Step 3: Genetic testing

PI is often caused by a problem with your genes. Genes are like instructions inside your body. They tell your body how to grow and work. If there is a mistake in a gene, it can lead to PI.⁵

Genetic testing looks for these mistakes in your genes. Finding a gene mistake may give a clear answer for why someone has PI. It can also help doctors know the best way to treat the PI. It can also help families understand if other family members might have PI or be carriers.^5,7

The waiting game and emotional impact

Waiting for a diagnosis can be very stressful. You might feel worried, scared, or frustrated. It is important to remember that you are not alone. Many people with PI go through a similar diagnosis journey.

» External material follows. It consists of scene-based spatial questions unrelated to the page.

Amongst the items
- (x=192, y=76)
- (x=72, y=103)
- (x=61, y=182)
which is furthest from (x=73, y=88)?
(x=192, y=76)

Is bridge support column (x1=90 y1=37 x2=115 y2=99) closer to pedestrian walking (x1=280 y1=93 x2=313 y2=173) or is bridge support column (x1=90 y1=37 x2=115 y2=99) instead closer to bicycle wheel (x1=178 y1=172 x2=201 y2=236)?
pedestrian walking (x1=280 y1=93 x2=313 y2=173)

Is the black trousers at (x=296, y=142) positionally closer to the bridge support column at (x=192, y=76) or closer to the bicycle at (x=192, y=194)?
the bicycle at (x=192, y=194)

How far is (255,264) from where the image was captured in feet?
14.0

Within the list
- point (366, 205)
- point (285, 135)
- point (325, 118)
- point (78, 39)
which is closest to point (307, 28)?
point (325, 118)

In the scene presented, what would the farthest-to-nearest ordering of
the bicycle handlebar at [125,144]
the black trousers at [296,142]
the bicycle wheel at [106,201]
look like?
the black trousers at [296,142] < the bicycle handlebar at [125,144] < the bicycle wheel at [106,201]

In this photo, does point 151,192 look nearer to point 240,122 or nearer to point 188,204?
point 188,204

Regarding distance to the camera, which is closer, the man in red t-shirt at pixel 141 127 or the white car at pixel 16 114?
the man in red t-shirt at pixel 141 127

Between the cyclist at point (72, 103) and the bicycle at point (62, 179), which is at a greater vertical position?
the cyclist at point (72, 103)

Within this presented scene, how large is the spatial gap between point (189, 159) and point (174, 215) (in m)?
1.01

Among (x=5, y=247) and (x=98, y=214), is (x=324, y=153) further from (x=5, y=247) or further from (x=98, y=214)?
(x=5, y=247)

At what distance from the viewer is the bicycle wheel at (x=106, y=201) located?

Talk to your doctor. Ask questions so that you understand what is happening and what you can expect. It is also very important to find support. Support groups for people with PI and their families can offer comfort and understanding.

What happens after diagnosis?

Getting a diagnosis of PI can be a relief. It means you finally have an answer. It also means your doctor can start to make a plan to help you. Treatment for PI often involves:^1,2,8

• Preventing and treating infections – This might mean taking special medicines or getting certain vaccines. Also, getting quick and strong treatment for infections is very important.
• Immunoglobulin replacement therapy – Some people with PI need to get regular infusions of immunoglobulin. This helps give your body the antibodies it needs to fight off germs.
• Treating the underlying condition – In rare occasions, certain treatments like stem cell transplant and gene therapy may be available for certain types of PI.

Living with PI can be challenging. But with a diagnosis and the right treatment, people with PI can live full and active lives. The journey to diagnosis may be long, but it is an important step toward better health.